“Uno dei primi effetti della bellezza femminile su di un uomo è quello di levargli l'avarizia.” Italo Svevo
La passione per la letteratura
Ettore Schmitz, che utilizzerà lo
pseudonimo di Italo Svevo, nasce a Trieste il 19 dicembre 1861, da benestante
famiglia ebrea. Il padre Francesco autoritario ed energico, è proprietario di
una vetreria; la madre Allegra Moravia, affettuosa e dolce, dedita al marito e
agli otto figli.
A dodici anni, insieme ai due fratelli
Adolfo e Elio, Ettore viene inviato nel collegio di Segnitz presso Wurzburgo.
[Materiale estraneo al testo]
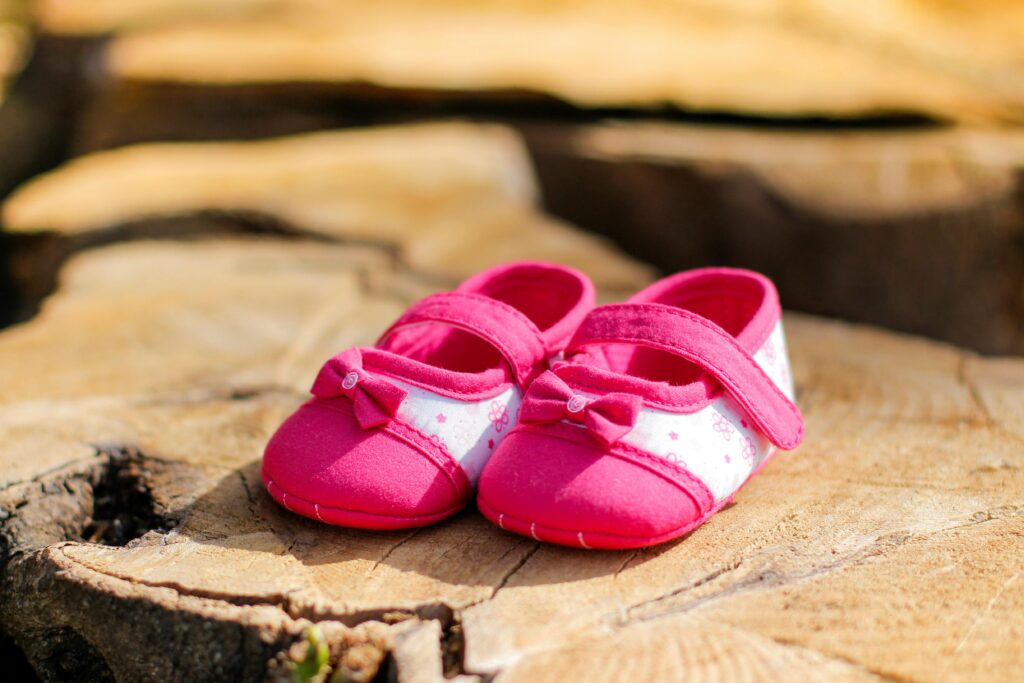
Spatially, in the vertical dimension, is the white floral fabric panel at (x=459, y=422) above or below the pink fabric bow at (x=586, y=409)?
below

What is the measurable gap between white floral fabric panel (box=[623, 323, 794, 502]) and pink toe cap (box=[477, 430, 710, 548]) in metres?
0.04

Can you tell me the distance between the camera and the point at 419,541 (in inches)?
54.3

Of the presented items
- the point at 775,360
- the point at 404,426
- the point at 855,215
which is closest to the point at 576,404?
the point at 404,426

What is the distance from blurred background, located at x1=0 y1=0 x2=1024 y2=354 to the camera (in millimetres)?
2615

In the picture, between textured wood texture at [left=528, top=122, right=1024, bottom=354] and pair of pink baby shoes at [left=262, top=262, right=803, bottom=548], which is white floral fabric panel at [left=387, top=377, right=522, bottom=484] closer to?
pair of pink baby shoes at [left=262, top=262, right=803, bottom=548]

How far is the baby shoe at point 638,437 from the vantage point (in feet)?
4.27

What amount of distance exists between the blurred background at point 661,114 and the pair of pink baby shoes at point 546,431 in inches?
42.7

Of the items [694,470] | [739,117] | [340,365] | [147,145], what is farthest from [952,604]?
[147,145]

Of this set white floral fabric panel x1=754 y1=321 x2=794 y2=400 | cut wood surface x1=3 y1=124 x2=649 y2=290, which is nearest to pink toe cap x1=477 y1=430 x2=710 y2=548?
white floral fabric panel x1=754 y1=321 x2=794 y2=400

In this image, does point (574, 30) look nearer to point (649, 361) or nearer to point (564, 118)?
point (564, 118)

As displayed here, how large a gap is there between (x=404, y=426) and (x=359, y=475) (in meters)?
0.10

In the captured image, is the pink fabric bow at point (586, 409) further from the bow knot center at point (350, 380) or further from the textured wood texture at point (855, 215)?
the textured wood texture at point (855, 215)

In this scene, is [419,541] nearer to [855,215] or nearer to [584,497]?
[584,497]

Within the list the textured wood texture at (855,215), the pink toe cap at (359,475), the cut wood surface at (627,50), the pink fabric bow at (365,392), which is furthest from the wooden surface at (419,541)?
the cut wood surface at (627,50)
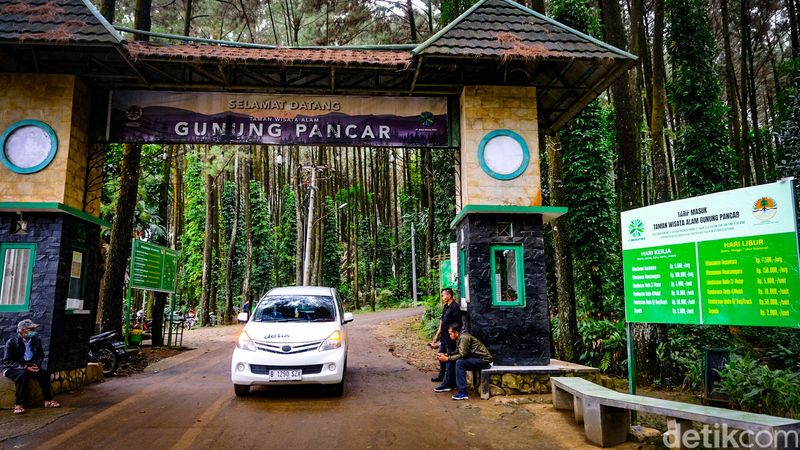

I
suoi studi prevedono materie tecniche commerciali insieme al corretto
apprendimento di quattro lingue, indispensabili, in particolare il tedesco, per
prepararsi alla carriera di commerciante desiderata dal padre. Ma la lingua
tedesca, imparata in pochi mesi, e la passione per la letteratura, consente ad
Ettore di leggere i maggiori classici tedeschi: Richter, Schiller e Goethe, alcune ottime traduzioni tedesche di opere di
Turgenev e Shakespeare, e con particolare entusiasmo le opere del filosofo Schopenhauer.
Nel 1878 i fratelli Schmitz rientrano a
Trieste: Ettore si iscrive all'Istituto superiore commerciale "P.
Revoltella", anche se le sue aspirazioni segrete erano la letteratura e un
viaggio a Firenze, dove avrebbe voluto recarsi per studiare correttamente la
lingua italiana.
L'azienda familiare fallisce; le
conseguenti incertezze economiche costringono Ettore a cercare un lavoro.
Nel settembre 1880 viene assunto presso
la filiale triestina della Unionbank di Vienna con le mansioni di addetto alla
corrispondenza francese e tedesca. Il lavoro impiegatizio non gli impedisce di
coltivare la passione per la letteratura né gli ostacola la collaborazione col
giornale triestino "L'Indipendente".
Sempre più fermo e deciso nel voler
approdare alla carriera di scrittore, nella biblioteca civica di Trieste, dopo
il lavoro, Ettore dedica molte ore alla lettura dei classici italiani: Boccaccio, Guicciardini e Machiavelli, e di altri autori contemporanei. Approfondisce poi
la conoscenza delle opere di Tolstoj. Legge autori francesi come Flaubert, Daudet, Zola, Balzac e Stendhal.
Inizia a scrivere alcune commedie:
"Ariosto governatore", "Il primo amore",
"Le roi est mort: vive le Roi", "I due poeti" e alcune
novelle: "Difetto moderno", "La storia dei miei lavori",
"La gente superiore". Con lo pseudonimo di Ettore Samigli Riesce a
far pubblicare su "L'Indipendente" due racconti: "Una
lotta" (1888) e "L'assassinio di Via Belpoggio" (1890).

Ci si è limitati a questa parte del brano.